Ce soir, treize juillet, un orchestre joue en plein vent ; au bout de la rue Bréa, des couples tournent. Ô paisible Calèse ! Je me souviens de la dernière nuit que j’y ai vécue : j’avais pris, malgré la défense du docteur, un cachet de véronal et m’étais endormi profondément. Je m’éveillai en sursaut et regardai ma montre. Il était une heure après minuit. Je fus effrayé d’entendre plusieurs voix : ma fenêtre était restée ouverte ; il n’y avait personne dans la cour, ni au salon. Je passai dans le cabinet de toilette qui ouvre au nord, du côté du perron. C’était là que la famille, contre son habitude, s’était attardée. À cette heure avancée, elle ne se méfiait de personne : seules, les fenêtres des cabinets de toilette et du corridor donnent de ce côté-là.

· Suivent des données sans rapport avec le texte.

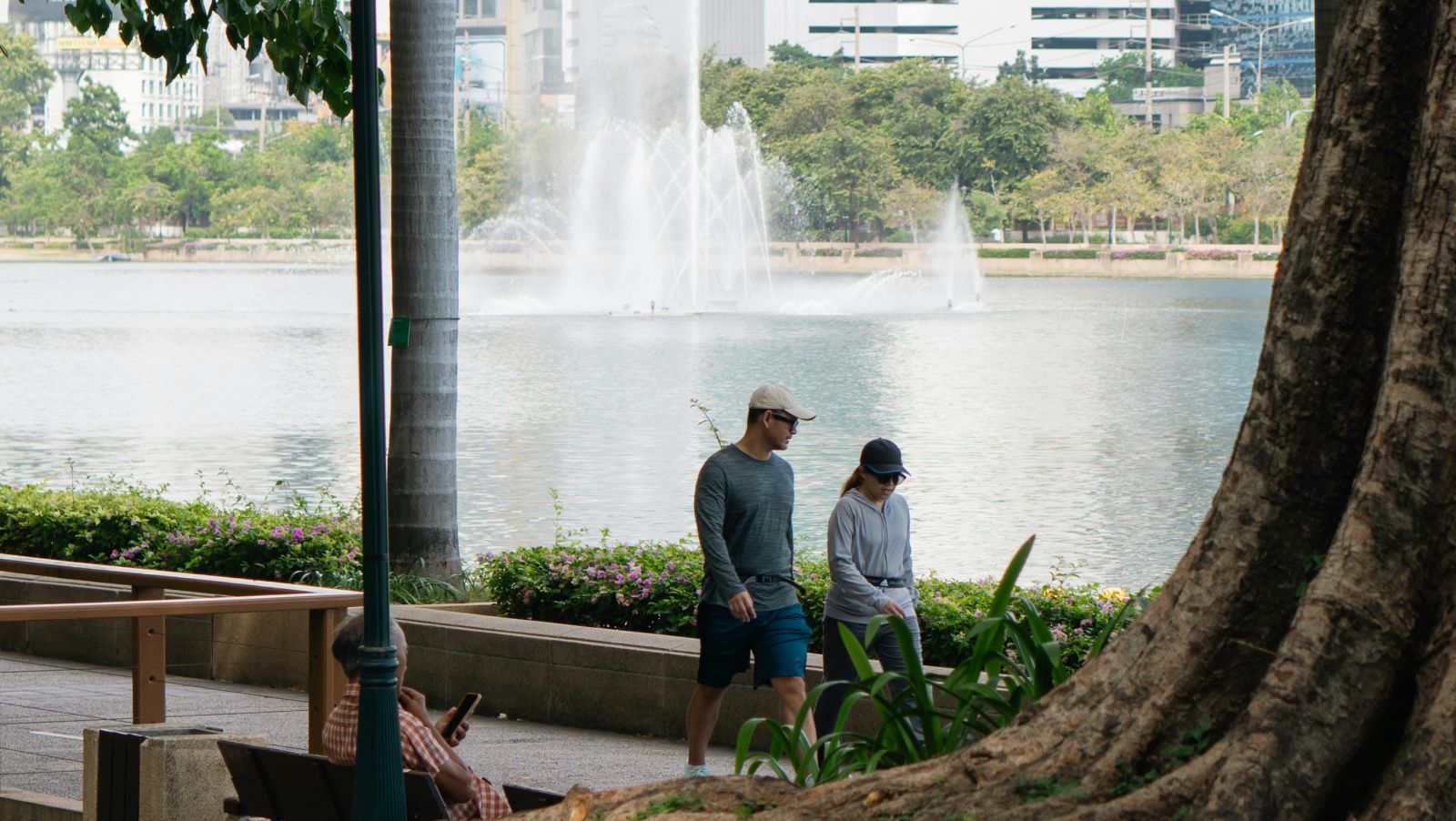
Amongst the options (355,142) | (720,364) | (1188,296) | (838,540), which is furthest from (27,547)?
(1188,296)

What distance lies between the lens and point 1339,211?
421cm

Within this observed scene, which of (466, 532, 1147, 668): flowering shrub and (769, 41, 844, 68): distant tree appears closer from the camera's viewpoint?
(466, 532, 1147, 668): flowering shrub

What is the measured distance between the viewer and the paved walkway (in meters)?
8.19

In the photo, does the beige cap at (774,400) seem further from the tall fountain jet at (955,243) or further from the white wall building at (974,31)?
the white wall building at (974,31)

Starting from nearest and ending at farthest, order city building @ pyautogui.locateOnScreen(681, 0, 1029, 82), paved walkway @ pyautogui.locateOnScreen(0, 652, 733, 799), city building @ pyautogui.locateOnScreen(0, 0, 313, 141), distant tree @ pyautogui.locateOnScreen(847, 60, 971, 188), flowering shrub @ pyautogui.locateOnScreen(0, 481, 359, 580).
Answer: paved walkway @ pyautogui.locateOnScreen(0, 652, 733, 799) → flowering shrub @ pyautogui.locateOnScreen(0, 481, 359, 580) → distant tree @ pyautogui.locateOnScreen(847, 60, 971, 188) → city building @ pyautogui.locateOnScreen(681, 0, 1029, 82) → city building @ pyautogui.locateOnScreen(0, 0, 313, 141)

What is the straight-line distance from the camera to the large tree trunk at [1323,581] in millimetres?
3881

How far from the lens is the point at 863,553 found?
771 cm

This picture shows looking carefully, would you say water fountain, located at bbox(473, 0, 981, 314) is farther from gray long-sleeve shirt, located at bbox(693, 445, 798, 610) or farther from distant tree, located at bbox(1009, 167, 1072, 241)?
gray long-sleeve shirt, located at bbox(693, 445, 798, 610)

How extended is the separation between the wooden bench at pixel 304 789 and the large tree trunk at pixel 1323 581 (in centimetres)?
97

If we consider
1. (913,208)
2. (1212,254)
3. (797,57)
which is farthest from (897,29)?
(1212,254)

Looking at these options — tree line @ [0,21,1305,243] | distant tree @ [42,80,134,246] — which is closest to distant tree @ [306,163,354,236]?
tree line @ [0,21,1305,243]

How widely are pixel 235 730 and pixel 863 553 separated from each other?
327 centimetres

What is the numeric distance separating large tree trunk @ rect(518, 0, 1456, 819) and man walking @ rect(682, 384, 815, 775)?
3076mm

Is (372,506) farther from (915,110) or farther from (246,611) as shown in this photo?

La nuit était calme et chaude. Dans les intervalles de silence, j’entendais la respiration un peu courte d’Isa, un craquement d’allumette. Pas un souffle n’émouvait les ormeaux noirs. Je n’osais me pencher, mais je reconnaissais chaque ennemi à sa voix, à son rire. Ils ne discutaient pas. Une réflexion d’Isa ou de Geneviève était suivie d’un long silence. Puis soudain, sur un mot d’Hubert, Phili prenait feu, et ils parlaient tous à la fois.